Airport underpass must get approved and built soon

Mayor Nenshi-7154I write a monthly column for the Calgary Herald. Here is the full January article:

Happy New Year! I had a pretty exciting 2010 myself, and I hope that the momentum continues through 2011 and beyond.

City council and I have a lot on our plate for the next year. We will find a way to keep the extraordinary public engagement that we have seen since the election going, and we will begin the long process of transformation, ensuring that the services we provide are the ones that citizens need. We'll reform our governance procedures to make it easier for people to contribute, and we'll get answers to the questions many Calgarians have been asking about the burning issues of previous councils.

One of the most immediate issues in front of us is to render a final decision on the Airport Trail Underpass. In reality, it's a bit strange that we're still talking about this, or that this particular piece of infrastructure has gained near-mythical status. It is, in fact, just a piece of infrastructure like so many we build every year. It will cost, for example, a fraction of what was spent on the Pine Creek water treatment plant. It will cost about what the Glenmore and Elbow interchange would cost if we were to build it today.

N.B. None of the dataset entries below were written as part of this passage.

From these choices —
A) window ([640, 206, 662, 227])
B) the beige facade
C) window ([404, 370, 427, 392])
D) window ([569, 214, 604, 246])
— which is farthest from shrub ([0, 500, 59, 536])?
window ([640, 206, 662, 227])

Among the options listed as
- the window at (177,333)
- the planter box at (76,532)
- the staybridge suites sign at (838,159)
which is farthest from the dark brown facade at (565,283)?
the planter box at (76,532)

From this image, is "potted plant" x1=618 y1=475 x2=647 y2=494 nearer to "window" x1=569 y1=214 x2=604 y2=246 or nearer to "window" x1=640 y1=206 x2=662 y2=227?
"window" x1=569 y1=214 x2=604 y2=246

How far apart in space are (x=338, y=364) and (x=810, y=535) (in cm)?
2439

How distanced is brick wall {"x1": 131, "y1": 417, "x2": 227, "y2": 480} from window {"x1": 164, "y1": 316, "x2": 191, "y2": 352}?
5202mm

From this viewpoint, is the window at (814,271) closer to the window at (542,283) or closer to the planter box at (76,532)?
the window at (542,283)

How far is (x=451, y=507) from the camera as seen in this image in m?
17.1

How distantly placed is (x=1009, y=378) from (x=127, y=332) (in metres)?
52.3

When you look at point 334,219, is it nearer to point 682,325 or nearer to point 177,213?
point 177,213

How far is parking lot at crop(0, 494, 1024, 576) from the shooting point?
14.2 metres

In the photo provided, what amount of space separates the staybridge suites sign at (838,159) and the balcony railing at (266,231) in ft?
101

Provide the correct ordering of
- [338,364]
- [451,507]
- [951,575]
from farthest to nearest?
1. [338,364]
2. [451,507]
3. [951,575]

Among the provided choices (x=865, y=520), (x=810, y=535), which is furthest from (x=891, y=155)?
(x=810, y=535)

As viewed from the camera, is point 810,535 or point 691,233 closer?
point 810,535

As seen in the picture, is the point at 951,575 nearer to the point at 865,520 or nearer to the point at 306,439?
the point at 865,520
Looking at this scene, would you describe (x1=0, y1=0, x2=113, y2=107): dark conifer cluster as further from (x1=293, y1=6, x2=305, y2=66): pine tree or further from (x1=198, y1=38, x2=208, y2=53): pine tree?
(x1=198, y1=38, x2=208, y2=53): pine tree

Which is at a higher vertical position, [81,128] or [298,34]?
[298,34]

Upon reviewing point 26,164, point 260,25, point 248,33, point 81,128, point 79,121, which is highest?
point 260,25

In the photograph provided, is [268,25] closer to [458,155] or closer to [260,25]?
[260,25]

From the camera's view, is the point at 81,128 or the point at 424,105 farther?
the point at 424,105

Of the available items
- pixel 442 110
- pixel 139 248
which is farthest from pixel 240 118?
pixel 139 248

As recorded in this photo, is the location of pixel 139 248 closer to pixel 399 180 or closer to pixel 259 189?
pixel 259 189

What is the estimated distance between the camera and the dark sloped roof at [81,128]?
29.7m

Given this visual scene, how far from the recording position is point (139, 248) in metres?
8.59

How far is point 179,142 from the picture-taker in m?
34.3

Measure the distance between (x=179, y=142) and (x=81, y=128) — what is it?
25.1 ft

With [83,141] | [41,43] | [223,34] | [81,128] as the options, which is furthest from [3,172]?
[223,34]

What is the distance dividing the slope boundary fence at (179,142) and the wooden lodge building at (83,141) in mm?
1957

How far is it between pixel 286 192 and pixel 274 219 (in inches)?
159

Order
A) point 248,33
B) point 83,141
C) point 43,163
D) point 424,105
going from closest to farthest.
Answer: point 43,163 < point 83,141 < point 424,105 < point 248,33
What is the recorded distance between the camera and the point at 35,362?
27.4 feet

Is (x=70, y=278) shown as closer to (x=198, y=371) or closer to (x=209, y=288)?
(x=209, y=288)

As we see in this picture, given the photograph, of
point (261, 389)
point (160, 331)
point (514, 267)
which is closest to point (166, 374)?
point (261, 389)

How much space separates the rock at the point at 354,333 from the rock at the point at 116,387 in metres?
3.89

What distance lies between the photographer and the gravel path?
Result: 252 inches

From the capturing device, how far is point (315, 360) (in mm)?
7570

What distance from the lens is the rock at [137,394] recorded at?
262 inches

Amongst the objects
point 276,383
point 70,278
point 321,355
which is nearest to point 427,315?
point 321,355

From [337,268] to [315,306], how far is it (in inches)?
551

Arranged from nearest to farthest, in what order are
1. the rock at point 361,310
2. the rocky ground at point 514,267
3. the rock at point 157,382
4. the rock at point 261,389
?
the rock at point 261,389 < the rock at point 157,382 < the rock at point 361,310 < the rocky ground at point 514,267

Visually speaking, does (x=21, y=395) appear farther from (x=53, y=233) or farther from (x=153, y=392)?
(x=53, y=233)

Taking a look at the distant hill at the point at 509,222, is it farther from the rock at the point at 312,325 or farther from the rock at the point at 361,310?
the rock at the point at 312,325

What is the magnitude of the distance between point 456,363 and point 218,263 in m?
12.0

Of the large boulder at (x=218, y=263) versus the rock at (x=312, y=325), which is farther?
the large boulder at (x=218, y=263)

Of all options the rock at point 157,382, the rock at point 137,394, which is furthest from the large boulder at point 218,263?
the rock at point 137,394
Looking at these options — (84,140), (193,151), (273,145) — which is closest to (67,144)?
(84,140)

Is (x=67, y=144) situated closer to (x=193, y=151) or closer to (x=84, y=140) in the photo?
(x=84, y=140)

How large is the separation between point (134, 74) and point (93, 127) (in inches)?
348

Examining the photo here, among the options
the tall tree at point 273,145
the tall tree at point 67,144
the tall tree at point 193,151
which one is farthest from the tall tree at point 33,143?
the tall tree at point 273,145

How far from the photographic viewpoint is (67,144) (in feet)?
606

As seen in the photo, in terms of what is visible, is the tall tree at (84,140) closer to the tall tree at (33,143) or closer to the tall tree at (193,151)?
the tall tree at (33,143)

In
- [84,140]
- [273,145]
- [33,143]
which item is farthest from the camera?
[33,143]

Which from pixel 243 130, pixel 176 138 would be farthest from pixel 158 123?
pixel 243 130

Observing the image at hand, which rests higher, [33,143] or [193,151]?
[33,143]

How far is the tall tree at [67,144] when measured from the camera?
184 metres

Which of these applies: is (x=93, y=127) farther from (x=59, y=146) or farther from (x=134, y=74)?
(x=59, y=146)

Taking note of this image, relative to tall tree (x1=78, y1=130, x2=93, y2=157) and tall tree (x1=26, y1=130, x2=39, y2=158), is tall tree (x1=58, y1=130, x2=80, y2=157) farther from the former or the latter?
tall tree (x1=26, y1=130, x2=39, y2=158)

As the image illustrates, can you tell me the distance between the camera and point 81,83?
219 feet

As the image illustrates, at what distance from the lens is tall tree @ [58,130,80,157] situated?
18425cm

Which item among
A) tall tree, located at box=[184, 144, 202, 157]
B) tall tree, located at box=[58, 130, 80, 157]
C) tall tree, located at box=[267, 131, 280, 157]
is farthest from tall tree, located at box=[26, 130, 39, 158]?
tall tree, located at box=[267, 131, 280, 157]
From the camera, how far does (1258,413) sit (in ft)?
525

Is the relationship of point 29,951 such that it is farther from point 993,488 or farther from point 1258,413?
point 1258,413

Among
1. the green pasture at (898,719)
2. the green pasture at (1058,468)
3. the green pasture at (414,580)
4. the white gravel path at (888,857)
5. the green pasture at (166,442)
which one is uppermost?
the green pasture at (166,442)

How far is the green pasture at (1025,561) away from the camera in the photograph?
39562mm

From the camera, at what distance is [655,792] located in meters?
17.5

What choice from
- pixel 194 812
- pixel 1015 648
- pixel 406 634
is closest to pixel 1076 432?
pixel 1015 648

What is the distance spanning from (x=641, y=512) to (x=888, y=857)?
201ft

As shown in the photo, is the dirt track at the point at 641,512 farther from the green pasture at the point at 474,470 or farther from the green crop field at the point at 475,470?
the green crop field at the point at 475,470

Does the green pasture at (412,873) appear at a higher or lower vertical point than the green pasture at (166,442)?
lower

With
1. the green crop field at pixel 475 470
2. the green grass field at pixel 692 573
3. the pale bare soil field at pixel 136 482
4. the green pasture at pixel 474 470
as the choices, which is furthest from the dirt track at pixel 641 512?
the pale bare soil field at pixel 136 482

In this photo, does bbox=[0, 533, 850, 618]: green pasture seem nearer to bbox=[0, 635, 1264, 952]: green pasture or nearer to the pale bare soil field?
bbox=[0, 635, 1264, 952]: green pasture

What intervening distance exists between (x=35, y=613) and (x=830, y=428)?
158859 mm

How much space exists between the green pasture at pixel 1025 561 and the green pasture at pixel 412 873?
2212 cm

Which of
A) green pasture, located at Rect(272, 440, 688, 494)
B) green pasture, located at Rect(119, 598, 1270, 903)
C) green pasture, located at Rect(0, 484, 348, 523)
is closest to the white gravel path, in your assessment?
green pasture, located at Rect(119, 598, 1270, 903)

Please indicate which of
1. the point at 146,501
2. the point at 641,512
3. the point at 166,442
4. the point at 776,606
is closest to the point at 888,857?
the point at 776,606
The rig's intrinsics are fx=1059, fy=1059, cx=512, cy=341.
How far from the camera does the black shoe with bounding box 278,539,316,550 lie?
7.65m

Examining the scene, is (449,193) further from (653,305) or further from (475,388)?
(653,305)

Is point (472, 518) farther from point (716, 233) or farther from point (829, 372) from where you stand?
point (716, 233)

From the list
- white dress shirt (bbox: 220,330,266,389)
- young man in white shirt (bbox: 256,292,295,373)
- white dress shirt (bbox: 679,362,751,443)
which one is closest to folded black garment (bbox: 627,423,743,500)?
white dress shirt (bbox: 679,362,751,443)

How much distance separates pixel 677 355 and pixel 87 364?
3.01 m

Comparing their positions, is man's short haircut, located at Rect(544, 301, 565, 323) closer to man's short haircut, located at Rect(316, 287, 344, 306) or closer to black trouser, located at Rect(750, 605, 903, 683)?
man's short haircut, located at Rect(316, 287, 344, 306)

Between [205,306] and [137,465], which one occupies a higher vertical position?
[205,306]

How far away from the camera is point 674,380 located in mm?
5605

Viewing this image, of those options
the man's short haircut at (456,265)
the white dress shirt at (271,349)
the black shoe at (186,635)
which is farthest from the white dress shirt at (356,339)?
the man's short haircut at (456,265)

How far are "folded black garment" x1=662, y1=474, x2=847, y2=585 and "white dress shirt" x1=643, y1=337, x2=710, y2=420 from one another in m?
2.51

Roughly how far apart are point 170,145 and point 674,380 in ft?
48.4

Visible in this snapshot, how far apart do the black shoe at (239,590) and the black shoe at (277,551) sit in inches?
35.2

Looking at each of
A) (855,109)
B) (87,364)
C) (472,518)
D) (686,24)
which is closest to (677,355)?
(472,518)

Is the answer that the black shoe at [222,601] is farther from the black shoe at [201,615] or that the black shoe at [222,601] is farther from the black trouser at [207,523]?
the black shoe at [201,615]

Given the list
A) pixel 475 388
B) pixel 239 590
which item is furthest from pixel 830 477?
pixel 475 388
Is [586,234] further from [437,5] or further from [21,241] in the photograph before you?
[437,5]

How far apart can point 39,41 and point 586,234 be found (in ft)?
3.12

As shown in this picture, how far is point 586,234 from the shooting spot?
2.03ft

Yet, for many reasons, this underpass has been consuming enormous amounts of time and there has been a lot of misinformation about it. Here are some key facts:

We need it. This tunnel has been in Calgary's transportation plan since 1995 or before. It's not just about access to the airport -- it's about creating an East-West link in a city that is severely short of them.

Barlow Trail North will close in just over three months for the construction of a new runway.

Without the underpass, there will be no access to east Calgary for a distance roughly the same as the distance between City Hall and Heritage Drive. While we are replacing Barlow with a new road, Metis Trail, this latter road is significantly impaired if there's no way off of it.

The other road that is impaired is our brand-new ring road, Stoney Trail. Stoney Trail East already has an exit and interchange for Airport Trail, but it is closed, since it leads nowhere. That means that it is not as useful as it could be for commuters from the deep south, who would otherwise have a real alternative to the congested Deerfoot once Stoney is completed.

Furthermore, the far northeast is one of Calgary's few remaining identified growth corridors. Thousands of new residents and businesses are slated to be added to this part of the city in the upcoming years, and they will need road and transit infrastructure. Far from enabling unsustainable sprawl, getting the right road infrastructure in place before we build communities helps us serve them more effectively by transit, and helps us build more complete communities, where people can live, work, play, shop and go to school in closer proximity. This is one of our few chances to get it right in the first place, instead of forever playing catch-up.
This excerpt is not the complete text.